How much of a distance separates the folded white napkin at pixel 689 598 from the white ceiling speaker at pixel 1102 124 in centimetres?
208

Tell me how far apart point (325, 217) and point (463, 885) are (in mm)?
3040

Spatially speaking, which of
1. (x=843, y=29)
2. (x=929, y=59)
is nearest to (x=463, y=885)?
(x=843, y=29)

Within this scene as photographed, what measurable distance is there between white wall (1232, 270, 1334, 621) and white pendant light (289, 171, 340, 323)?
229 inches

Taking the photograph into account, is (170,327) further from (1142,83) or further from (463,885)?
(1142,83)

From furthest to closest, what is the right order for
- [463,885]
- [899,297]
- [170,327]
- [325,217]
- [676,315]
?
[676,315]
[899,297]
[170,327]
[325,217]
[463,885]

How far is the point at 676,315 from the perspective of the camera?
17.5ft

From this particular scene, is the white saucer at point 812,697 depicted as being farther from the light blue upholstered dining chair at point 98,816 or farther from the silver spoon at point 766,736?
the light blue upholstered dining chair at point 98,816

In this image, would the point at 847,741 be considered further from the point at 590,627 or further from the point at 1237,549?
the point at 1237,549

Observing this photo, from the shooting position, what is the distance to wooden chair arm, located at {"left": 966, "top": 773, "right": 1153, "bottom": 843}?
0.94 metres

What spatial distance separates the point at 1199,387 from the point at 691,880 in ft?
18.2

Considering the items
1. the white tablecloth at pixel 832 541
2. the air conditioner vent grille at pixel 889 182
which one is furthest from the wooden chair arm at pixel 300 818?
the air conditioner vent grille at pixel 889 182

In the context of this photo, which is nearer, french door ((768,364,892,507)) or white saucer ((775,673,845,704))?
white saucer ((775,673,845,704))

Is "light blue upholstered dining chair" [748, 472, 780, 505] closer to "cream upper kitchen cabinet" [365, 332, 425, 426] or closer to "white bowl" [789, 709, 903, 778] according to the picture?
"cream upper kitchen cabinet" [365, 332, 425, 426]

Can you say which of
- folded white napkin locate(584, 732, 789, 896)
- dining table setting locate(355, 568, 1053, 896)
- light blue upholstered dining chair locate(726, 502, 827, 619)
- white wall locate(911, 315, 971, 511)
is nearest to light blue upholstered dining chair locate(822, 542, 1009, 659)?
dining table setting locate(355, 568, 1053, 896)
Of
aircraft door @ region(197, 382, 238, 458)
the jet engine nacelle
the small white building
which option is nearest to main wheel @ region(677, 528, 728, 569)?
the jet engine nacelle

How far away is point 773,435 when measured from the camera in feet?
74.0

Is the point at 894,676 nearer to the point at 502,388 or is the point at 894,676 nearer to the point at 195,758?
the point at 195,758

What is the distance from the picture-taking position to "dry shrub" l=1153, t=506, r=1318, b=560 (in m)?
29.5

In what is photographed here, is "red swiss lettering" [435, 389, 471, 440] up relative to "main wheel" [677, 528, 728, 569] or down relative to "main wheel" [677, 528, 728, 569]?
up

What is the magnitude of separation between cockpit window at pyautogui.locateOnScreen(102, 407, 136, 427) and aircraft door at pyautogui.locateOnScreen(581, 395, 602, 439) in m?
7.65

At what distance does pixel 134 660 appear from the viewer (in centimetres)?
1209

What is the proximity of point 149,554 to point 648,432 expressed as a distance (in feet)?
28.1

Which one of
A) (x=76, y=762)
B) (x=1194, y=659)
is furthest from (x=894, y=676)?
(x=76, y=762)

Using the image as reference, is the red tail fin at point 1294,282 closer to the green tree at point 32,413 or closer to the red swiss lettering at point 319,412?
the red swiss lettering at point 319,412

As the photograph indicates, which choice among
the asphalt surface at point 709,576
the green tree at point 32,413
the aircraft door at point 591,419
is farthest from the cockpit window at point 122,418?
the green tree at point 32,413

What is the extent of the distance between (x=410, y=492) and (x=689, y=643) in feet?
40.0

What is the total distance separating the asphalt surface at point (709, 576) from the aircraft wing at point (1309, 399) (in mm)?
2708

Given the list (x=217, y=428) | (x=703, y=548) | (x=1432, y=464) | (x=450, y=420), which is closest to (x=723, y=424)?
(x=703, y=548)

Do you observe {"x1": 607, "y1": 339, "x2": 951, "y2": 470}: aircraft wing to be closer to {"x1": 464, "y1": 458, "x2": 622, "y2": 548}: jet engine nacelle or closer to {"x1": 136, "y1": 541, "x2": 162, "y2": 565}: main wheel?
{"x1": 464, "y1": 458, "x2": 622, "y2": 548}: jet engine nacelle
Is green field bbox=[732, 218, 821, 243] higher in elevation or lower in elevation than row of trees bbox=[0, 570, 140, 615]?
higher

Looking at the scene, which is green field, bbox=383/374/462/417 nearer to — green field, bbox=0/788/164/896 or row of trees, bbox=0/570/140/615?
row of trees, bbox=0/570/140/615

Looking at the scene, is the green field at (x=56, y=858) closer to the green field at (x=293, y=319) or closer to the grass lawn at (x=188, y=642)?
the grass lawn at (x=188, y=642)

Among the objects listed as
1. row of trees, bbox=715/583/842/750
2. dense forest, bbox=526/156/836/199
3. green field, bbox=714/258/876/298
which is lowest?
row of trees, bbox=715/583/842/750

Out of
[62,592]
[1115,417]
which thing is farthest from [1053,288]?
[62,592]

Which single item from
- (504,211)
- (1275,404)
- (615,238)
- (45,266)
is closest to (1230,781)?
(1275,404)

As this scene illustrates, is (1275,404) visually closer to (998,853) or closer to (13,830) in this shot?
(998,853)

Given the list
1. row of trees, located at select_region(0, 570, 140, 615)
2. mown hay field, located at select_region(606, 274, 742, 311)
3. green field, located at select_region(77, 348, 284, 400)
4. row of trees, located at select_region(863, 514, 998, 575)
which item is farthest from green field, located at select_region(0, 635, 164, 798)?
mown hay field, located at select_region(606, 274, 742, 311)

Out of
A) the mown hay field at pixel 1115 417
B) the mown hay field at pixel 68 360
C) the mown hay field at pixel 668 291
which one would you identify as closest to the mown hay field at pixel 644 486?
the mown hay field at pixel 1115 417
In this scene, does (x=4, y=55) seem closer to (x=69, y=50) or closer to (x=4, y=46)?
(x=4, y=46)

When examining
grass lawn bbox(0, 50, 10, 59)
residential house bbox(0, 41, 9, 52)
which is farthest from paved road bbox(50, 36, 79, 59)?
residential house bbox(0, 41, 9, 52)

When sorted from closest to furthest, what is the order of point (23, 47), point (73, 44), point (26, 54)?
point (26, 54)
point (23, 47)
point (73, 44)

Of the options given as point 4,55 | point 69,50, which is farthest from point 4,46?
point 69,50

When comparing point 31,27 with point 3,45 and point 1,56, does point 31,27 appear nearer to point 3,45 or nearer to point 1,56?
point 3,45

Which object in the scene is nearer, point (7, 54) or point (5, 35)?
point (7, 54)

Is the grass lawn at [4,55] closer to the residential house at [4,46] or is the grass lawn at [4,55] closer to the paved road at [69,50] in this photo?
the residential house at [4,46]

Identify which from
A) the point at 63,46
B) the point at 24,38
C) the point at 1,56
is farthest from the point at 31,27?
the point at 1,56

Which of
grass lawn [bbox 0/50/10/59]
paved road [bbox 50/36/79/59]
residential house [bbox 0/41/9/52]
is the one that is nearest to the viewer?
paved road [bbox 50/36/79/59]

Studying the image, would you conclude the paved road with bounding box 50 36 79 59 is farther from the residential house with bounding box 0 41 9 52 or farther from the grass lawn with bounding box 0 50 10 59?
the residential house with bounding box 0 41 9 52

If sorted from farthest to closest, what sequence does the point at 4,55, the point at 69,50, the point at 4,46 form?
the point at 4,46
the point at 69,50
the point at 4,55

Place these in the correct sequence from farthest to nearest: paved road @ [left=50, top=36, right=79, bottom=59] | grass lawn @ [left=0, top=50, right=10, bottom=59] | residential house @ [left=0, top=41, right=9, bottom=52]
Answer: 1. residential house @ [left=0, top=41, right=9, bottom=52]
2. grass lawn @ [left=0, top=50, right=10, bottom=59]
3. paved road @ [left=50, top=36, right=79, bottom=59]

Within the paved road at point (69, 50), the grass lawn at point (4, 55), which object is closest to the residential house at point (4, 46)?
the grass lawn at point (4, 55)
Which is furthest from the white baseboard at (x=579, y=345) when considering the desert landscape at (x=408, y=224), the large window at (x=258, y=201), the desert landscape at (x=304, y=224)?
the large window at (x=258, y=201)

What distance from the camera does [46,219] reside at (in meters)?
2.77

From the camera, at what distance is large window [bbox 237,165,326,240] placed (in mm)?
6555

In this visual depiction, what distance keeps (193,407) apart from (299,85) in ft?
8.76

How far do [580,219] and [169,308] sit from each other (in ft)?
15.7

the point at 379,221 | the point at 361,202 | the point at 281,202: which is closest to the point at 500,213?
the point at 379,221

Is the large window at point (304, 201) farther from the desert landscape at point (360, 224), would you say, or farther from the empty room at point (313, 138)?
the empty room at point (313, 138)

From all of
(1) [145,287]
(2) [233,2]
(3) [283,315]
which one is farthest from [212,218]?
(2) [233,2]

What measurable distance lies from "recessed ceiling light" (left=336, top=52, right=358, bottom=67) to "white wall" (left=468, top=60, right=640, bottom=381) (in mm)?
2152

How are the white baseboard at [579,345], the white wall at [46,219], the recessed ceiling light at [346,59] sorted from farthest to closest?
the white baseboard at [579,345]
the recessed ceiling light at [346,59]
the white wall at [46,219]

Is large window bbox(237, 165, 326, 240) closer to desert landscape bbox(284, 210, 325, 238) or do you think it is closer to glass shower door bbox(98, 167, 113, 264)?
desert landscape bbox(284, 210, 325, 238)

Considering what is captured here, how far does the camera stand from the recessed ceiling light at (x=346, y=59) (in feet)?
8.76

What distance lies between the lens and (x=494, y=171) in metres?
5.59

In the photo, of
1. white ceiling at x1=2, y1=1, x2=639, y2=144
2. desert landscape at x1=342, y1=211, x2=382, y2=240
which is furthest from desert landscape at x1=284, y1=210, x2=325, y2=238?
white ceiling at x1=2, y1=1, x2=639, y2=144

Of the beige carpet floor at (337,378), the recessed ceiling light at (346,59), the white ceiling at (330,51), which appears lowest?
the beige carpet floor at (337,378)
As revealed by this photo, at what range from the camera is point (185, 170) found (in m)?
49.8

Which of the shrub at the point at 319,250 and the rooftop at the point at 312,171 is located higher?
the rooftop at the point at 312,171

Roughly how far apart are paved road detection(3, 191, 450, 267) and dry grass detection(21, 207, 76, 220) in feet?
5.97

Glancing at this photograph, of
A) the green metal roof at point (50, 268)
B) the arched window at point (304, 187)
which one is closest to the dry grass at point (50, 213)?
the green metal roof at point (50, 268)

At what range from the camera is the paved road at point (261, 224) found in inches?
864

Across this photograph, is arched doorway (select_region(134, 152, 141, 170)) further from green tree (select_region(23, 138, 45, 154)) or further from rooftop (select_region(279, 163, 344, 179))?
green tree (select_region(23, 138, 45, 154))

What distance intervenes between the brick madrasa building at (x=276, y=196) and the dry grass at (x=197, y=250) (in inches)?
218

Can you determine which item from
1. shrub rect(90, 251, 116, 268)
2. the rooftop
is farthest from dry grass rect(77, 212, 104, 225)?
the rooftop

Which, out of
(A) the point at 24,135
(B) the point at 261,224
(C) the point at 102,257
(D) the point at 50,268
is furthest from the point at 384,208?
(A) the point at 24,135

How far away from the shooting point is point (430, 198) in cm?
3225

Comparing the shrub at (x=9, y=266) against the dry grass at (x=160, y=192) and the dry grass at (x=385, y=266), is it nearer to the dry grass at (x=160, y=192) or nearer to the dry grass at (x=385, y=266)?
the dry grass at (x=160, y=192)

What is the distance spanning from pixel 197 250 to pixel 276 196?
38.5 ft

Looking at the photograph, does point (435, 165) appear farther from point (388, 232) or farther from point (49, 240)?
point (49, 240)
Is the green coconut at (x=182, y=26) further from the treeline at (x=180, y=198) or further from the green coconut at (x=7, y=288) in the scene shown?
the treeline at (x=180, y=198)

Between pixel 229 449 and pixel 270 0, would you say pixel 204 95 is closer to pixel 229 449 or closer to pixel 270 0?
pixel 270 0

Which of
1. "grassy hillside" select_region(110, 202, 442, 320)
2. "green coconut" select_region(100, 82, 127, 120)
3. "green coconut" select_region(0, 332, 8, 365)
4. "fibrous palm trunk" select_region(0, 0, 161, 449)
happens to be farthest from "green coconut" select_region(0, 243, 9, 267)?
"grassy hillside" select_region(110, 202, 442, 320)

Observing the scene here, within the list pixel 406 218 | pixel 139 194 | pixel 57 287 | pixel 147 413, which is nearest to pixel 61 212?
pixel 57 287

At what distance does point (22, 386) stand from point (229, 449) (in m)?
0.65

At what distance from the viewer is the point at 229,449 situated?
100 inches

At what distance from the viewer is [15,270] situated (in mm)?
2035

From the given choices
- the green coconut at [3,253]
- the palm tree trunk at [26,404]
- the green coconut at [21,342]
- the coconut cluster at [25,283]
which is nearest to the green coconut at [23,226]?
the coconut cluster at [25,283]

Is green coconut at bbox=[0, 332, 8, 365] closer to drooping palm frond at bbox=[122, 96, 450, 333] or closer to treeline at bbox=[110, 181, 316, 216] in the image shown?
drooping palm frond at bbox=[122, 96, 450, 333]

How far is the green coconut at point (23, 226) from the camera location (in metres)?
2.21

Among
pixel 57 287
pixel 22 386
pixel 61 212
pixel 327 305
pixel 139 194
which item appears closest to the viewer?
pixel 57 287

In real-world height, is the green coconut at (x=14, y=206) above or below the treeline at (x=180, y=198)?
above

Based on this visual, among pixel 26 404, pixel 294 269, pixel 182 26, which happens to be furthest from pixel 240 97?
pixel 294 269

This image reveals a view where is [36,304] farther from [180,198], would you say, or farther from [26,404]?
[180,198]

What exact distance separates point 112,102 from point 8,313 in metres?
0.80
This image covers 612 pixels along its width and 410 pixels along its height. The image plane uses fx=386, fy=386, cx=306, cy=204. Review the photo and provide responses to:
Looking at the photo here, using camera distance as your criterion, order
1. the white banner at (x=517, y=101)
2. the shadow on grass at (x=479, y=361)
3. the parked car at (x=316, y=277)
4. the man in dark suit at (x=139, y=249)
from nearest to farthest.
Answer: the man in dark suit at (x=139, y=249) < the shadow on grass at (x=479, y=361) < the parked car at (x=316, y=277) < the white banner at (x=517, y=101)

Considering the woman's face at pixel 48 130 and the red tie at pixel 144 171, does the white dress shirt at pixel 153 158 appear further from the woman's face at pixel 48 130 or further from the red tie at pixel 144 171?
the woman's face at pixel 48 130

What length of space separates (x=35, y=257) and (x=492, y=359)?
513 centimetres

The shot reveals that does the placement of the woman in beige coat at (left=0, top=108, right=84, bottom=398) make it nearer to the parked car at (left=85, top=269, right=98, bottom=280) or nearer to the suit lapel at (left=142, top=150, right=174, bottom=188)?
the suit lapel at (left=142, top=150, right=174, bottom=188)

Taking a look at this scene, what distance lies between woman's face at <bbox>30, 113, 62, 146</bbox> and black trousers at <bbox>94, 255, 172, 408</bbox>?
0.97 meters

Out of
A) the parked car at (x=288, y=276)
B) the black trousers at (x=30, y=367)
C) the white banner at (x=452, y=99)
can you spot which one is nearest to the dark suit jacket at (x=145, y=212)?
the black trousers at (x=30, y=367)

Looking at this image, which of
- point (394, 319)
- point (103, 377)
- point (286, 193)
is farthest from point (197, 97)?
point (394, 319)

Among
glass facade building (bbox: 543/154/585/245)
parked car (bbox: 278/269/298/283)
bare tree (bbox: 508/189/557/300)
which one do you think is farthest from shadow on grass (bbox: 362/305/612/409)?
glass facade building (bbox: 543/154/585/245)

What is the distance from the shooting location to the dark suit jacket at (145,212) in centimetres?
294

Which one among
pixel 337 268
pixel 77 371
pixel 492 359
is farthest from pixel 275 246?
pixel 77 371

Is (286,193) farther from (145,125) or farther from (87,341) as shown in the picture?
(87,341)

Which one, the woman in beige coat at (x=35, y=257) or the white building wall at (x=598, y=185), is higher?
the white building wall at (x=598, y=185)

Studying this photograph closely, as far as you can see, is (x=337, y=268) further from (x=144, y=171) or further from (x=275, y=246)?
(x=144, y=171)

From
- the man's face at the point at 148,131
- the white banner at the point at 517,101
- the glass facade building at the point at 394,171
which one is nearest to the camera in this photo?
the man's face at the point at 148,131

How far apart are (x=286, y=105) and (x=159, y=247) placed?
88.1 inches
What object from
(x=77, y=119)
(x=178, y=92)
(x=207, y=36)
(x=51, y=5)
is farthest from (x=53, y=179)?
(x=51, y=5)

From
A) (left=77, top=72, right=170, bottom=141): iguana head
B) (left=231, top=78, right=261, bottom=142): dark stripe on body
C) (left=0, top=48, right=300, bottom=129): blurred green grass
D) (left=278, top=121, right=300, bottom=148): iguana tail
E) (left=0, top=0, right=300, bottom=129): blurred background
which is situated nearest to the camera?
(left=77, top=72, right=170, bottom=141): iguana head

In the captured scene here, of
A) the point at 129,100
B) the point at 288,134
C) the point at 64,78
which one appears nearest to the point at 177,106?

Aim:
Reproduce, word for word, only the lines from the one that contains "Which one, the" through the final line.

Answer for the task:
Which one, the woman in beige coat at (x=35, y=257) or the white building wall at (x=598, y=185), is higher?
the white building wall at (x=598, y=185)

Studying this photograph closely, as far as you can see, is (x=337, y=268) further from (x=144, y=171) or further from (x=275, y=246)?
(x=144, y=171)

From
- the man's face at the point at 148,131
- the white banner at the point at 517,101
- the glass facade building at the point at 394,171
which one is nearest to the camera in this photo?
the man's face at the point at 148,131

How far apart are (x=286, y=105) and (x=159, y=247) placed?
88.1 inches
What object from
(x=77, y=119)
(x=178, y=92)
(x=207, y=36)
(x=51, y=5)
is farthest from (x=53, y=179)?
(x=51, y=5)

From
A) (left=77, top=72, right=170, bottom=141): iguana head
B) (left=231, top=78, right=261, bottom=142): dark stripe on body
C) (left=0, top=48, right=300, bottom=129): blurred green grass
D) (left=278, top=121, right=300, bottom=148): iguana tail
E) (left=0, top=0, right=300, bottom=129): blurred background
which is situated nearest to the camera?
(left=77, top=72, right=170, bottom=141): iguana head

In the captured scene here, of
A) the point at 129,100
B) the point at 288,134
C) the point at 64,78
which one appears nearest to the point at 177,106?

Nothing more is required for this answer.